My bad luck that I did not catch the intended meaning of
those ominous words; I failed to understand that I had been chosen as the day’s
sacrificial lamb. Since most Khap leaders and village panchayats heads don’t
speak good English you did not want to waste time on them and since very few
among the Delhi intellectuals want to incur your deadly wrath by opposing you
on your turf, or take a politically unfashionable position on Khap panchayats,
you needed someone to be the straw woman to carry out your “operation
demolition.” I fit the bill perfectly. ‘What fun’, you thought, ‘to expose
Madhu Kishwar, a known defender of women’s rights for being the sham that she
really is and lump her with those who you consider relics of medieval
barbarism!’
Your panel was predictably filled with people who echoed
your own views ably. Out of six, there was just me who had a different view.
Any half sensible T.V. anchor would have allowed a tiny little space for a
divergent view in order to convey the impression to viewers that he is not
altogether one sided in his presentation. But not the one-and-only Arnab
Goswami! ( Actually your tribe is increasing every day).
You began with what I consider a well practiced technique of
trapping someone into either giving you the exact answer you want or take the
risk of being put in the same dock you have reserved for those you label
Taliban, retrogressive, barbaric, inhuman, corrupt, venal, chalta hai species.
That is why I refused to bite your bait and refused to
answer the silly question you began with. Instead I asked for the opportunity
to say what I had to say on the subject. But
you did not let me complete one sentence. You shouted me down using your
inane question as a stick to beat me with for the crime of daring to differ
with the Almighty Arnab Goswami.
The job of an anchor is to facilitate a discussion, to make
available diverse points of view so that viewers can make an informed choice on
various subjects, which are outside their own domain of knowledge. Even if you
did not get a chance to train at a half-decent school of journalism, you should
have learnt at least elementary courtesies from your mentor Pranoy Roy, one of
the best, most sophisticated T.V. anchors we ever had.

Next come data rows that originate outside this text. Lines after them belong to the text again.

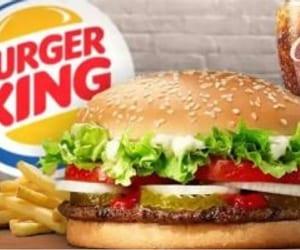 burger king ipo, burger king ipo review, and burger king ipo analysis image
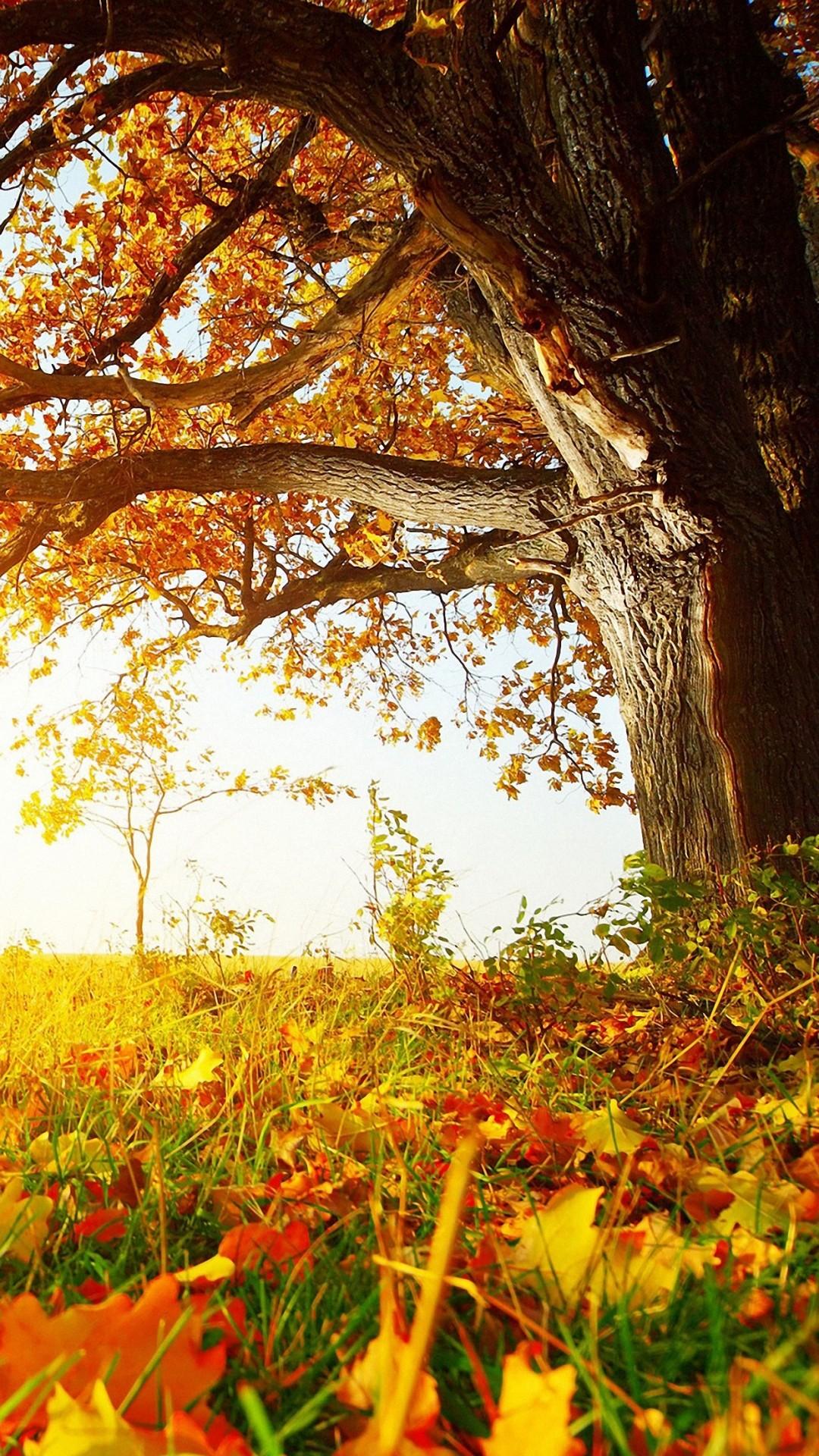 Fall Wallpaper HD Iphone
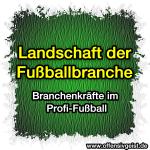 Landschaft der Fußballbranche - Branchenkräfte im Profifußball- Branchenkräfte im Profifußball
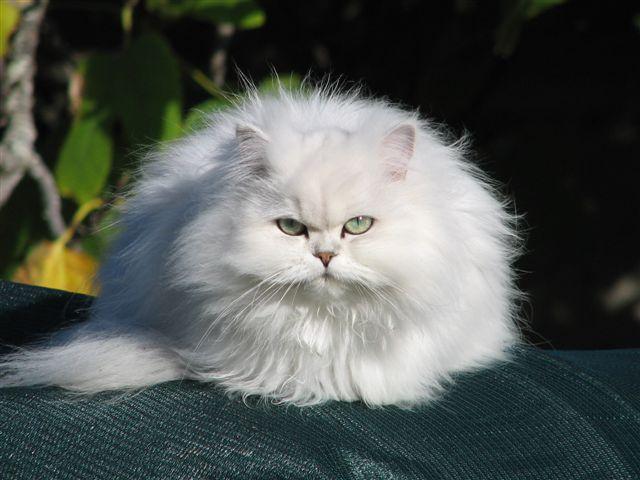 Золотая шиншилла кошка. Описание, уход и цена породы золотая шиншилла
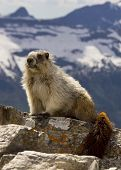 image of marmot  - Close up of a marmot in Glacier nature daytime - JPG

Arnab ji, Did you even know how to even spell “Khap” before
“honor killings” gave you the grand opportunity to unleash your crusading zeal
to browbeat the “uncivilized” rural communities who are allegedly involved in “barbaric
medievalism?” On that day, you were raging about the restrictions allegedly
imposed by a Khap Panchayat on the use of mobiles by young people and a
resolution passed in that meeting that young women below a certain age should
not venture out to markets and bazaars without a family member acting as an
escort. Incidentally, this was a meeting of a newly formed, self styled Samaj
Sudhar Sabha of Assara village. But you insisted it was a Khap Panchayat
meeting because that makes for easy stereotyping. A Tehelka
report in the July 28 issue actually suggests that this particular meeting was
actually stage managed at the insistence of TV reporters and mischievously
dubbed as a Khap Panchayat.
In that meeting attended by a section of Assara village in
Baghpat district, several resolutions affecting both men and women were passed.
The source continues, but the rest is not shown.